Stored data
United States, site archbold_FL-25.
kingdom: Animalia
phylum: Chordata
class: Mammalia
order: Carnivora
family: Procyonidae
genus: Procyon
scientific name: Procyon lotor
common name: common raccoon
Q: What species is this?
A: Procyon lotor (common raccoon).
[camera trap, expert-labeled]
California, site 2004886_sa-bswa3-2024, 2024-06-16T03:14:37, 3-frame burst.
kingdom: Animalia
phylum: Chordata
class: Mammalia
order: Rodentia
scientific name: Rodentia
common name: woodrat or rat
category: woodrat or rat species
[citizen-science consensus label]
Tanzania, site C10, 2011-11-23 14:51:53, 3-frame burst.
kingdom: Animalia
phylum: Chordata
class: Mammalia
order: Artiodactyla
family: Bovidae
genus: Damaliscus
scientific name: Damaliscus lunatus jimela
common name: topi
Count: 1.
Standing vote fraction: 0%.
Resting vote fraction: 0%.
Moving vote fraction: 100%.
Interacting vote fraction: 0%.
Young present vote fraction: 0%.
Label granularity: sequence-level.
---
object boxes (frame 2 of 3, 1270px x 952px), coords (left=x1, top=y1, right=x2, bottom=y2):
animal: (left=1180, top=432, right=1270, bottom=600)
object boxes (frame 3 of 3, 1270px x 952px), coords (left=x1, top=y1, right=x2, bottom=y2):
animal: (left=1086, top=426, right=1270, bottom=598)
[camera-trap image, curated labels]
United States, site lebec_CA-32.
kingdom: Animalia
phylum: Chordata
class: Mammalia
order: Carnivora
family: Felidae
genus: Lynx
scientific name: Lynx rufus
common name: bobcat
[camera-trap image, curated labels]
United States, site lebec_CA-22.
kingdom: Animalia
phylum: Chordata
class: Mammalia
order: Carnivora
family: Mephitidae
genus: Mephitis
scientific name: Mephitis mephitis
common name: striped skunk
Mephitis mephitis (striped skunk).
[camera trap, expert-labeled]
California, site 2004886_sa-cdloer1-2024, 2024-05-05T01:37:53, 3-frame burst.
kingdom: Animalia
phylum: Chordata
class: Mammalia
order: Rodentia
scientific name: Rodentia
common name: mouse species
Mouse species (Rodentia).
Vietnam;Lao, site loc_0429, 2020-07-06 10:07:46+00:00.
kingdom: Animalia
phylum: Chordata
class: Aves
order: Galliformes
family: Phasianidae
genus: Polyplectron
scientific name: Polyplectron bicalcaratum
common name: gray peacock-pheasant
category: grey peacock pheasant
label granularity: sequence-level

• [EXERCISE BRIEF]: Wherever a line contains the string "States", copy that line from the data.

• [SOLUTION TO THE EXERCISE]:
United States, site archbold_FL-25.
United States, site lebec_CA-32.
United States, site lebec_CA-22.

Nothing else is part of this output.